Gefühlsbewegend.....

Pro:

siehe bericht

Kontra:

siehe bericht

Empfehlung:

Ja

Hallöchen,

..:: Vorwort ::..

Nachdem ich wie jedes Jahr die Nacht der Oscar- Verleihung durchwacht habe, bin ich während dieser Stunden auf den diesjährig nominierten deutschen Beitrag für den "Besten ausländischen Film" aufmerksam geworden.

Es handelt sich hierbei um das Familien- Drama "Nirgendwo in Afrika" der deutschen Filmemacherin Caroline Link, den ich mir dann auch auf DVD gekauft habe.



..:: Nirgendwo in Afrika ::..

Als die Nazis in Deutschland herrschen und immer grausamer gegen die Juden vorgehen, gelingt es dem deutschen Anwalt Walter Redlich (Merab Ninidze), nach Afrika zu fliehen, genauer gesagt nach Kenia. Seine Familie bleibt vorerst im Hitler- Deutschland zurück, doch 1938 endlich, nachdem er auf einer Farm Zuflucht und eine sichere Arbeit gefunden hat, sorgt er dafür, daß seine Familie - seine Frau Jettel (Julianne Köhler) und seine Tochter Regina (Lea Kurka) – zu ihm nach Afrika kommt.

Während sich die kleine Regina sehr schnell an das neue Land und vor allem das Lebensgefühl gewöhnt, trifft dies auf ihre Mutter Jettel ganz und gar nicht zu, da sie diesem bescheidenen Leben rein gar nichts abgewinnen kann und den in Deutschland zurückgelassenen vergleichs-weise großen Luxus vermißt.

Um ihnen das Leben zu vereinfachen, kümmert sich der Kenianer Owuor (Sidede Onyulo) um sie, hauptsächlich arbeitet er bei ihnen als Koch, fungiert aber aufgrund der Umstände auch als Sprachlehrer für die Familie, um ihnen die Verständigung mit der einheimischen Bevölkerung zu erleichtern. Doch noch immer sträubt sich Jettel gegen dieses neue Leben, da sie den Ernst der Lage einfach nicht begreift, die Gefahr, in der sie sich in Deutschland befanden. Für sie ist ihr Mann Walter an allem schuld, der nur seine eigenen Wünsche durchgesetzt hat.

Im Zuge des 2. Weltkriegs schwappt die feindliche Einstellung auch nach Kenia über und die hier lebenden Engländer treiben alle Deutschen in für solche Situationen typischen Internierungslagern zusammen, da für sie Deutsch gleichbedeutend mit Nazi ist. Auch Water Redlich erleidet dieses Schicksal, seine Familie jedoch trifft es besser, denn sie wird in einem Hotel untergebracht, in dem Jettel – auch durch ihren Kontakt mit anderen deutschen Frauen – zu verstehen beginnt, daß ihr Mann mit seiner Entscheidung, nach Kenia zu gehen, wirklich nur das Beste für sich und seine beiden Frauen wollte.

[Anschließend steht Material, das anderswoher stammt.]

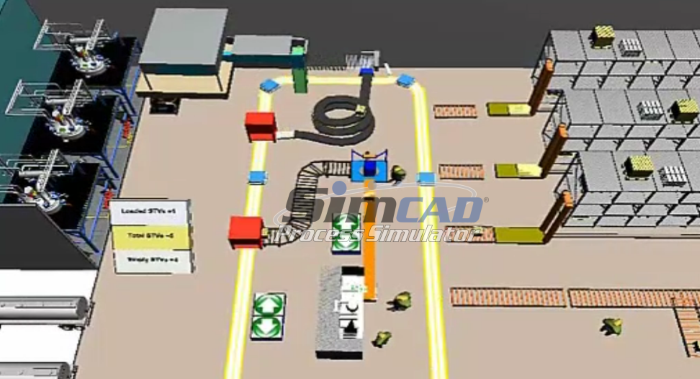 continuous simulation for warehouse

Zusammen mit den anderen Frauen kämpft sie verbissen um die Frei-lassung der Männer ...



..:: Umsetzung ::..


Dieses vor eindrucksvollen und bewegenden Bildern strotzende Epos spielt in den 30er Jahren des 20. Jahrhunderts, einer düsteren Epoche der deutschen Geschichte. In dieser Zeit hat es der fanatische, aber gleich-zeitig brillante Politiker Adolf Hitler geschafft, die Macht an sich zu reißen und nutzt die damit gewonnene Handlungsfreiheit, um sein Ideal einer reinen "Herrenrasse" zu verwirklichen. Dabei schreckt er auch vor Mord und Verfolgung nicht zurück. Dies bekommen vor allem die Menschen mit jüdischem Glauben zu spüren, die sowohl vom religiösen Weltbild als auch von ihrem Auftreten so gar nicht in dieses von Hitler angestrebte Bild passen.

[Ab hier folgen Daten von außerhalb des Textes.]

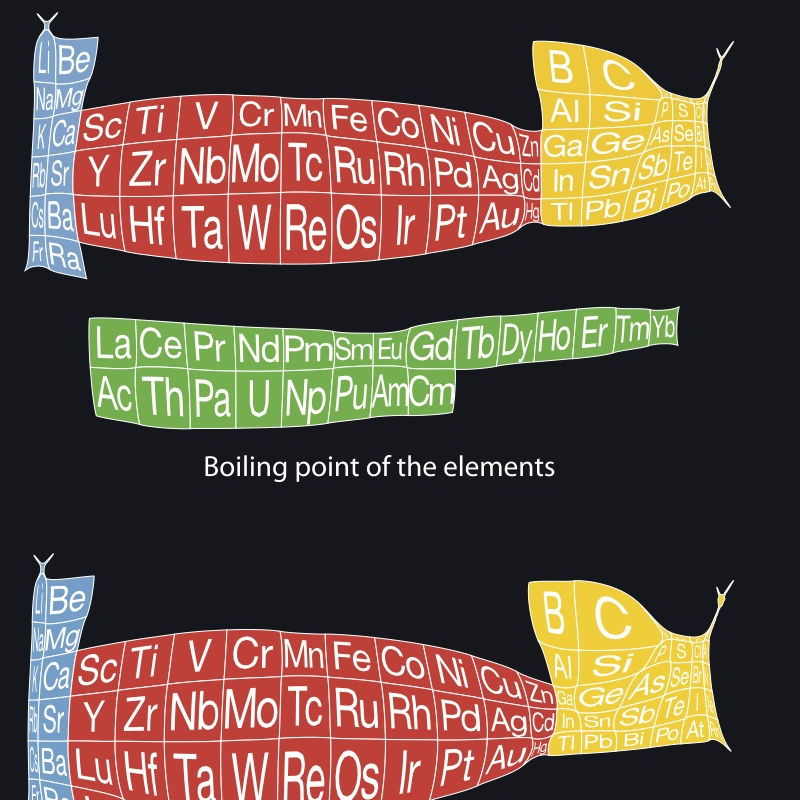 Periodic table cartograms poster periodic table shop periodic table cartograms poster urtaz Choice Image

Demzufolge muß die Welt am Besten komplett von ihrer Anwesenheit befreit werden, um eventuelle "genetische Verunreinigungen" zu verhindern. Dies ist für Walter Redlich, den Protagonisten in Caroline Link's "Nirgendwo in Afrika", Grund genug, dieser Teufelsküche zu entfliehen.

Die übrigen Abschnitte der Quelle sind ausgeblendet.